Mit Seilen über Hausfassaden auf Balkone geklettert und dann Wohnungen ausgeräumt – so soll eine Einbrecherbande in Wien vorgegangen sein. Nun konnte das Landeskriminalamt Wien insgesamt 24 Wohnraumeinbrüche mit einer Schadenssumme von rund 300.000 Euro klären.
Die Taten ereigneten sich in den Jahren 2024 und 2025. Laut Polizei verschafften sich die Täter über Balkontüren Zutritt zu den Wohnungen ihrer Opfer. Dafür sollen sie Seile verwendet haben, um über die Fassaden auf Balkone zu gelangen.

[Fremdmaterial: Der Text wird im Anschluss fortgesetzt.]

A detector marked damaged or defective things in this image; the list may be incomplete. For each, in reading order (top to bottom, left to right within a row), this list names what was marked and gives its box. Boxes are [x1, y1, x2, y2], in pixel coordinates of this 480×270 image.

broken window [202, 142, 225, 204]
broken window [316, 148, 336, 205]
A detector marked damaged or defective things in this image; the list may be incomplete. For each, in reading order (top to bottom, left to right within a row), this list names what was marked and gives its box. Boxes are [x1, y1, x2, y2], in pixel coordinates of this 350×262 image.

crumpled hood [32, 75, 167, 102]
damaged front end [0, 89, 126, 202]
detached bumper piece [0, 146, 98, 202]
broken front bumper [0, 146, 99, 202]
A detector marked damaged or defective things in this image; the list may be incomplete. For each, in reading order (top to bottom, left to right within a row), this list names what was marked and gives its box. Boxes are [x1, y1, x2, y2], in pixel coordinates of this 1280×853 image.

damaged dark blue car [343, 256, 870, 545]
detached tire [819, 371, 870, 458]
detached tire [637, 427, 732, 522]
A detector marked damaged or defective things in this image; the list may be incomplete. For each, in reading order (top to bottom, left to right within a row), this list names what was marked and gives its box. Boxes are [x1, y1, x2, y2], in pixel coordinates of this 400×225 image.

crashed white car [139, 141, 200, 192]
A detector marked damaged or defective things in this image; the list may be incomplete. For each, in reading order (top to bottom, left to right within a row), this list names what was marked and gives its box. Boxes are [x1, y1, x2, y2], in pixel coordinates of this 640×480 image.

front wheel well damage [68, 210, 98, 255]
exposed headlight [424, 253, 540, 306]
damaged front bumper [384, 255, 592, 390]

Durch umfangreiche Ermittlungen konnten die Beamten herausfinden, wo die verwendeten Seile und weiteres Einbruchswerkzeug gekauft worden waren. Zusätzlich führte ein DNA-Treffer die Ermittler schließlich zu einem Tatverdächtigen.
Dabei handelt es sich um einen 42-jährigen georgischen Staatsangehörigen. Der Mann wurde bereits im Oktober 2025 in Armenien festgenommen. Nach seiner Auslieferung nach Österreich klickten am 12. Februar 2026 am Flughafen Wien die Handschellen – Beamte des Landeskriminalamts nahmen ihn aufgrund einer bestehenden Festnahmeanordnung fest.
Im Zuge der Ermittlungen wurde außerdem ein mutmaßlicher Mittäter ausgeforscht. Wegen der derzeitigen Beweislage wurden gegen ihn allerdings keine weiteren Maßnahmen angeordnet. Der 42-Jährige wurde mittlerweile rechtskräftig zu vier Jahren Haft verurteilt.